A drug should reduce rate of glucose entry, improve meal related insulin level and inhibit glucagon effect in order to be effective in controlling PPG.

a. Reduce carbohydrate intake at lunch. Diets with a low glycaemic index are beneficial like legumes, pasta and most fruits. Diets with high GI viz. potatoes, white and brown bread, rice are to be minimized. Sugars which are slowly digested and absorbed are less glycemic by nature viz. fructose and lactose.

b. Incretin Mimetics (Exenatide), GLP1 analogue (liraglutide), DPP-4 (sitagliptin and vildagliptin) and Amylin analogues can be used [21].

c. α-glucosidase inhibitors [21] is a complex oligosaccharide which acts on alpha-glucosidase in the brush border of the small intestine by competitively inhibiting α-glucosidase. This inhibition delays digestion of complex carbohydrates in the upper GI and retards absorption of glucose and blunts postprandial hyperglycemia. Voglibose is approximately 20-30 folds more potent inhibitor of small intestinal disaccharides as compared with Acarbose. It has less gastric side effects. Reduces oxidative stress generation and reduces PPG and lipids in obese type-2 diabetes. Side effects are flatulence, abdominal distension, borborgymi and diarrhoea. The drug lowers insulin raises in post prandial hyper glycaemia, no weight gain occurs with the therapy and there are no hypoglycemic episodes when given as monotherapy. Available as 50mgm tablets, maximum is 100mgm/day. If hypo glycaemia develops in combination therapy, glucose should be used and not sucrose or table sugar.

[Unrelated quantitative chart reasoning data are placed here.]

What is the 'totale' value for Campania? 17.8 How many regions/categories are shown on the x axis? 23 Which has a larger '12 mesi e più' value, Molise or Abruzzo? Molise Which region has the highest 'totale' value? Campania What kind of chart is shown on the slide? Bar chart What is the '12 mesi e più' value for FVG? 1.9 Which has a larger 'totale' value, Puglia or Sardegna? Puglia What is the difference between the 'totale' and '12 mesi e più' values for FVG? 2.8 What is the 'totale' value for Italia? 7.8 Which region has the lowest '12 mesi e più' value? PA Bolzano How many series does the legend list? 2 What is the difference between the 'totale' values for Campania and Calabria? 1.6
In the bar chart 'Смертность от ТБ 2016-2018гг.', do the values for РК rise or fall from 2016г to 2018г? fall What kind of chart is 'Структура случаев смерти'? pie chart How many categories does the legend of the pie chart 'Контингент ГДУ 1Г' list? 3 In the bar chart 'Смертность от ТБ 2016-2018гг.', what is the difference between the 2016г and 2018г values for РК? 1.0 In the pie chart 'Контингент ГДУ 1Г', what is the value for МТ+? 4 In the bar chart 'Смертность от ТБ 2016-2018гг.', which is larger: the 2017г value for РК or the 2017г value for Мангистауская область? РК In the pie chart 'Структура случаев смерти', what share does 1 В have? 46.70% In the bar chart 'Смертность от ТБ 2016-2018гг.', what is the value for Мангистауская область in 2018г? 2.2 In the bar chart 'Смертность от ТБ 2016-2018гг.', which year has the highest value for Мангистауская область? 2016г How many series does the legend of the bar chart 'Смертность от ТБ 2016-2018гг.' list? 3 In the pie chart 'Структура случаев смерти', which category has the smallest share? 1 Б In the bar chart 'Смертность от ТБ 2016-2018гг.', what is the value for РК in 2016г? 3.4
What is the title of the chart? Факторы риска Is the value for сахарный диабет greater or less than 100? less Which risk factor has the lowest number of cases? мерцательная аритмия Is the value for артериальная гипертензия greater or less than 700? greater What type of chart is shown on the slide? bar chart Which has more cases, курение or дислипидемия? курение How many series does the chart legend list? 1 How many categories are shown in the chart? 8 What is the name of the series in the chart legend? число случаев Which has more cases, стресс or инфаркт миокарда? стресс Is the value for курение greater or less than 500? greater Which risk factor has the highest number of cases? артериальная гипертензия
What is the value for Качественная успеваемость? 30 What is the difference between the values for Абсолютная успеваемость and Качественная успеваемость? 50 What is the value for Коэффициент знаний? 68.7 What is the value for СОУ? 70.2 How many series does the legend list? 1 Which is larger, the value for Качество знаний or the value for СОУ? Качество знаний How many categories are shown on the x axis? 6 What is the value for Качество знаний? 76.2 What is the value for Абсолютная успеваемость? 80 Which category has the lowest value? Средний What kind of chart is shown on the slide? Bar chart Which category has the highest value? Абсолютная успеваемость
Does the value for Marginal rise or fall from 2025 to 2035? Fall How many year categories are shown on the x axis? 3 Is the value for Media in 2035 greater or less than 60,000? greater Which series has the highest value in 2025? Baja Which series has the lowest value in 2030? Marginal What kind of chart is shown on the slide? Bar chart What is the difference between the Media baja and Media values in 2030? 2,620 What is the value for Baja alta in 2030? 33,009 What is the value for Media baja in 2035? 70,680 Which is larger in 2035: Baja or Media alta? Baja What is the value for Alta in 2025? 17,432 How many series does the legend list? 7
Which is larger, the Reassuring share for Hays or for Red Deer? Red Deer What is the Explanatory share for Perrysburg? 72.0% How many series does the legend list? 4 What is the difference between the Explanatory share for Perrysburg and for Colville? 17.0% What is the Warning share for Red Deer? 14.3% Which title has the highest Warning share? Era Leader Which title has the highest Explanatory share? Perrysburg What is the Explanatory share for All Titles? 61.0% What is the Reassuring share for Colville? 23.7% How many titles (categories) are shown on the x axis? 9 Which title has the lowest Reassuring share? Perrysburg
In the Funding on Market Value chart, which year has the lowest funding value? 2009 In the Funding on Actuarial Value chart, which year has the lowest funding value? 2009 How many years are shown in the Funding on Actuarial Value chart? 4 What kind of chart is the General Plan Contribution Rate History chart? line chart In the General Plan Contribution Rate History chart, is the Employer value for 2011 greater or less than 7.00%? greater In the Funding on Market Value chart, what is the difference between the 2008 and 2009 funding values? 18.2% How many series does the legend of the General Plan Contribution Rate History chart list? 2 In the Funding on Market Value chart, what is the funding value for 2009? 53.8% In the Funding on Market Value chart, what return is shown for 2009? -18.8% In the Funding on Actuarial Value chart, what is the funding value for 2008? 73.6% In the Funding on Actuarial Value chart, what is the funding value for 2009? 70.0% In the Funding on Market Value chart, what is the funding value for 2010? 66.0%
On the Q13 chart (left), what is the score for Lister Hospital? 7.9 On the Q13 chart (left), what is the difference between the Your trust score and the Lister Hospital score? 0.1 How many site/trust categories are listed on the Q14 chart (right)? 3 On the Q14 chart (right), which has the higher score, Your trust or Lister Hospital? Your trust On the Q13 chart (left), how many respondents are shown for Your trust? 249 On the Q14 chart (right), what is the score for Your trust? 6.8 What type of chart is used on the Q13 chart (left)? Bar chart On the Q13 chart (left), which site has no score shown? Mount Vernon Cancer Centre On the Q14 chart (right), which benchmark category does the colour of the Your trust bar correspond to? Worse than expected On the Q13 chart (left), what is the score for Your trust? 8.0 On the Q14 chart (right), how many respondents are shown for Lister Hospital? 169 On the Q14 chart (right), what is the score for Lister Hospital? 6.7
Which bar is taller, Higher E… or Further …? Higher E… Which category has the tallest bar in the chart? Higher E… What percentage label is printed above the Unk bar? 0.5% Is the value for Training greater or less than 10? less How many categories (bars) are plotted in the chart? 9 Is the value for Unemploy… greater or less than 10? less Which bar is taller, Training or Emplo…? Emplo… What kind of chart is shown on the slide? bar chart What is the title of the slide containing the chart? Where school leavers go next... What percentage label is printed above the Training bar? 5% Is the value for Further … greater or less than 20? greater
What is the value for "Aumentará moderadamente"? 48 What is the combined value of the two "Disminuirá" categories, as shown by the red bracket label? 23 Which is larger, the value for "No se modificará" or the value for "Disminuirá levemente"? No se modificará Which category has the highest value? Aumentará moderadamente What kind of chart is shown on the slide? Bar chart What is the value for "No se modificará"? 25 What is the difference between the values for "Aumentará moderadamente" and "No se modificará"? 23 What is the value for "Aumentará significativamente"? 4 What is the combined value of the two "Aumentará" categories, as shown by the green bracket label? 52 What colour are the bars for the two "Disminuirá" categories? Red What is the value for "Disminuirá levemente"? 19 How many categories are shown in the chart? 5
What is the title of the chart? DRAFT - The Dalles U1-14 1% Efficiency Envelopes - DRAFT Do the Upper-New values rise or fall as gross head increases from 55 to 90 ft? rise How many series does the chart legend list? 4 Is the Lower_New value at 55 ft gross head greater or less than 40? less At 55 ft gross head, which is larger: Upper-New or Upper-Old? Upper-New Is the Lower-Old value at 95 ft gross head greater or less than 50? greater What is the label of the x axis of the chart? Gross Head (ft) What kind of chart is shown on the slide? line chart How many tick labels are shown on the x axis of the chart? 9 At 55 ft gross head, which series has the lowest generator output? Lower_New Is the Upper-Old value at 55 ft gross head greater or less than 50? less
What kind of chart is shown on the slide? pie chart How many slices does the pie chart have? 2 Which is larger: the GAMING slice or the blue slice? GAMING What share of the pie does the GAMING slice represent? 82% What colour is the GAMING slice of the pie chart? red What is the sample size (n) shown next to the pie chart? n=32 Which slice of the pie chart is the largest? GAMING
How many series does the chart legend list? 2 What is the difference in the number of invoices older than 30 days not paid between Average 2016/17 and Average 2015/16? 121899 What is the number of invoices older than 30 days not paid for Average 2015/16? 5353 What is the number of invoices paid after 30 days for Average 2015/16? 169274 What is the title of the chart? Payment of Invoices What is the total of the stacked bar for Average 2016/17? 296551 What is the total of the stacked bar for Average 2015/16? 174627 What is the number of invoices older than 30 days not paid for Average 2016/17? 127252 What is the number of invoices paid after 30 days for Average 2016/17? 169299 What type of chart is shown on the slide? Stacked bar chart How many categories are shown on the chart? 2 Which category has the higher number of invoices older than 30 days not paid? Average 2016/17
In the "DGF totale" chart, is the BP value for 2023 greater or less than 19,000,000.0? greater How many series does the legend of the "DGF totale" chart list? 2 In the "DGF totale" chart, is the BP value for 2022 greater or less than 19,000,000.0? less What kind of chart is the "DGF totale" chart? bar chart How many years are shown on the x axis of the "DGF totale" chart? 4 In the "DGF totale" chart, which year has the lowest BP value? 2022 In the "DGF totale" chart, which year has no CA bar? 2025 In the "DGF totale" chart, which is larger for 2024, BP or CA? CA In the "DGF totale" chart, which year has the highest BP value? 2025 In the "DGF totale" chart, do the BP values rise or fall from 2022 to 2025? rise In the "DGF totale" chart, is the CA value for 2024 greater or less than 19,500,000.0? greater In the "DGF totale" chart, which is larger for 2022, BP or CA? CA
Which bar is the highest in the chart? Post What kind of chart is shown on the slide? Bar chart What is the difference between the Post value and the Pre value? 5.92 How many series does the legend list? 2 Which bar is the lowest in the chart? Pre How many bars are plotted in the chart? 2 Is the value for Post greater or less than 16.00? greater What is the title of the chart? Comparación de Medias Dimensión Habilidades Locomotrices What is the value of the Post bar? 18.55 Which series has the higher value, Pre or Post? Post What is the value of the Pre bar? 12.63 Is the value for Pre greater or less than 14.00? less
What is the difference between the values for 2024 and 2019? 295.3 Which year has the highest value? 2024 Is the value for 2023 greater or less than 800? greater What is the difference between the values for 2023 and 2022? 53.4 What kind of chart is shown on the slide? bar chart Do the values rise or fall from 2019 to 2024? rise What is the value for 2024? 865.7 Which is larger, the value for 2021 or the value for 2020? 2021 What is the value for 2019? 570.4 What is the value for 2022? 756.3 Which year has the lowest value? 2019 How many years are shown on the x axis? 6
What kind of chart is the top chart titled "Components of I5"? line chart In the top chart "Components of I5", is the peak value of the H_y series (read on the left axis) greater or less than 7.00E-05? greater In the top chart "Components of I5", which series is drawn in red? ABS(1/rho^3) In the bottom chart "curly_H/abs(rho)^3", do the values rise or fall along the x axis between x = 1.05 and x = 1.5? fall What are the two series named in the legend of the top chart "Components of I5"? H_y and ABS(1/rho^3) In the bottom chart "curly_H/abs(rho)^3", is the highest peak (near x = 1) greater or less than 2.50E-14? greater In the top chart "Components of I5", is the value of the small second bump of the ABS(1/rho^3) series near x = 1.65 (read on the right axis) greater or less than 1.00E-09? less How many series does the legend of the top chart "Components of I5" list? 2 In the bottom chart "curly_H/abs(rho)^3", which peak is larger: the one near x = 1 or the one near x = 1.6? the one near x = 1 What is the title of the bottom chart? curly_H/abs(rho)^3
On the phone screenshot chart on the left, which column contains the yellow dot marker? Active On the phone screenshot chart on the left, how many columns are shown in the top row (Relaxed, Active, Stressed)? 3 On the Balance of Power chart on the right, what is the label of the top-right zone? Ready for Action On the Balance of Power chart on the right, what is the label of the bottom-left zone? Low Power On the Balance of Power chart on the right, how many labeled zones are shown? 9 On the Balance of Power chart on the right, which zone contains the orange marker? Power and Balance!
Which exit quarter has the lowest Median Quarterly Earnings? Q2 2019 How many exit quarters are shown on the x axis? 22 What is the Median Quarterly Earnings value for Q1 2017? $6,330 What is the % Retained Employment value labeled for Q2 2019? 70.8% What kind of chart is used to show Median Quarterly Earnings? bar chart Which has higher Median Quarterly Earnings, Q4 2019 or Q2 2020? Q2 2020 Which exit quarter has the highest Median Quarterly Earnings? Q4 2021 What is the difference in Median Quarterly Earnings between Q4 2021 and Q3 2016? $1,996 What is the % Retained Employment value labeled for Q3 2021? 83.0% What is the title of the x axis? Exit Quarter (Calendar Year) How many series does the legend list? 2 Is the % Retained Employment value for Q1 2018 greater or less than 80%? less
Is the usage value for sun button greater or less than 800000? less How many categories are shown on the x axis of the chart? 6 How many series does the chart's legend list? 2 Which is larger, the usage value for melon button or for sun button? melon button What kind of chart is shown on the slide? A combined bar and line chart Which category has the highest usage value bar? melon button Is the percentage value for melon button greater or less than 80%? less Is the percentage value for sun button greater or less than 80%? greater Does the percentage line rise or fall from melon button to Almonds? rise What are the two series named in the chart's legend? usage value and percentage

d. Insulin analogue and short-acting regular insulin are useful. Lispro [22] insulin is an insulin analogue, has proline from position B28 to B29, thus Lispro hexamers dissociate more readily than regular human insulin hexamers into monomers. It is indicated for reduction of pre-prandial and post-prandial blood sugar. As it is a short acting insulin and it has to be used in conjunction with longer acting human insulin. It can- be taken with meals. It has rapid onset action and shorter duration of action than regular human insulin. If a person is taking 30/70 mixture of injection Human Mix tard insulin it can be changed to 50/50 i.e. containing equal parts of short acting and intermediate acting insulin.

e. Long acting basal insulin (Glargine) can also be used in order to bring fasting hyperglycemia and once fasting hyperglycemia is controlled, postprandial hyperglycemia may also be controlled to some extent.

f. Metformin 0.5 gm twice before meals can be tried to increase insulin sensitivity. Maximum dose of 3 gm can be tried if there is no GI intolerance.

g. Nateglinide and Repaglinide are non sulphonylurea drugs when taken before meals effectively reduce post meal hyper glycaemia. They are short acting anti-diabetic drugs.


Persistent post prandial hyper glycaemia in a diabetic is not desirable. It will lead to long term macro-vascular and micro vascular complications. Every effort should be made to bring it down to normal acceptable level. Current modalities of therapy to bring down prandial hyper glycaemia are briefly reviewed.